Interestingly, we found from the postoperative clinical results of HCC patients that those with CK19-positive HCC were younger, had higher serum AFP levels and showed lower rates of tumor envelope formation than those with CK19-negative HCC. These results suggest that the expression of CK19 in HCC increases tumor invasiveness.

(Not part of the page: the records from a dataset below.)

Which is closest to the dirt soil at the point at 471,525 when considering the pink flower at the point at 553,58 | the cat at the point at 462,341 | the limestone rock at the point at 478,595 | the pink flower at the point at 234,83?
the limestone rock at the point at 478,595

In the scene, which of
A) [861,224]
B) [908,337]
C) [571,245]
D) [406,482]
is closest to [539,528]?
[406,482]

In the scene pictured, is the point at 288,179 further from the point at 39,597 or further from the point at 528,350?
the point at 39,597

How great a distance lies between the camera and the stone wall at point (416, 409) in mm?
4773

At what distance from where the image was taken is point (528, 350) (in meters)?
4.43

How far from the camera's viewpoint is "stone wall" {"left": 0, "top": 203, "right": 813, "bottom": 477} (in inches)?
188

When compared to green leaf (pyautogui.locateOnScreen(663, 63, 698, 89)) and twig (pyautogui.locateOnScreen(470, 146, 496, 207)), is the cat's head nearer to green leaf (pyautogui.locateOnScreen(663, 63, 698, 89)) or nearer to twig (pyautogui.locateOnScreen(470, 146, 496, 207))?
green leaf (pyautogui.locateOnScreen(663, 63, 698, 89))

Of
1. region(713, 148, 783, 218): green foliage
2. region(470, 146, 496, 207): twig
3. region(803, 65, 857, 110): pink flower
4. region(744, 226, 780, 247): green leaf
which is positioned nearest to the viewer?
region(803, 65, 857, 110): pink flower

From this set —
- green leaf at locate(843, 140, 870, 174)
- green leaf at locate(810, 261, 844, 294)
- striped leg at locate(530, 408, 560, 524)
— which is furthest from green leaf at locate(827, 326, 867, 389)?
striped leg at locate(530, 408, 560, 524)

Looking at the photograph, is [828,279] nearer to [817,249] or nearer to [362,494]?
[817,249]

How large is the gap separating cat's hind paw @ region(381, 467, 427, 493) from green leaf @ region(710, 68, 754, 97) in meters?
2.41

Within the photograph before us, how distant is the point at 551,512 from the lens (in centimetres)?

This study presents several limitations. First, our cohort was relatively small. To overcome this limitation, we will further verify this conclusion in follow-up research and will conduct research in a multi-center cohort. In addition, the present study was conducted only at the clinical level. Molecular studies are needed to elucidate the causes of poor prognosis in CK19-positive patients with high CTCs in peripheral blood. This may help to find a new target for “precise therapy” for CK19-positive HCC patients with high preoperative CTC counts.
Conclusion
High CTC count and high M-CTC percentage are closely related to the expression of CK19 in HCC, which in turn is associated with recurrence. The preoperative number of CTCs undergoing EMT may be significantly higher in CK19-positive HCC patients than in CK19-negative patients. In CK-19 positive patients, the main CTC type may be mesenchymal. Preoperative CTC analysis combined with postoperative analysis of CK19 expression may be a new method for predicting prognosis of HCC patients after surgery.
Acknowledgments
This work was supported by grants from the National Natural Science Foundation of China (81960450), National Major Special Science and Technology Project (2017ZX10203207), The Key Research and Development Project of Guangxi (AA18221001, AB18050020), High-level innovation team and outstanding scholar program in Guangxi Colleges and Universities,“139” projects for training of high-level medical science talents from Guangxi(G201903001). The funding agencies had no role in study design, data collection and analysis, decision to publish, or preparation of the manuscript.
Disclosure
The authors report no conflicts of interest in this work.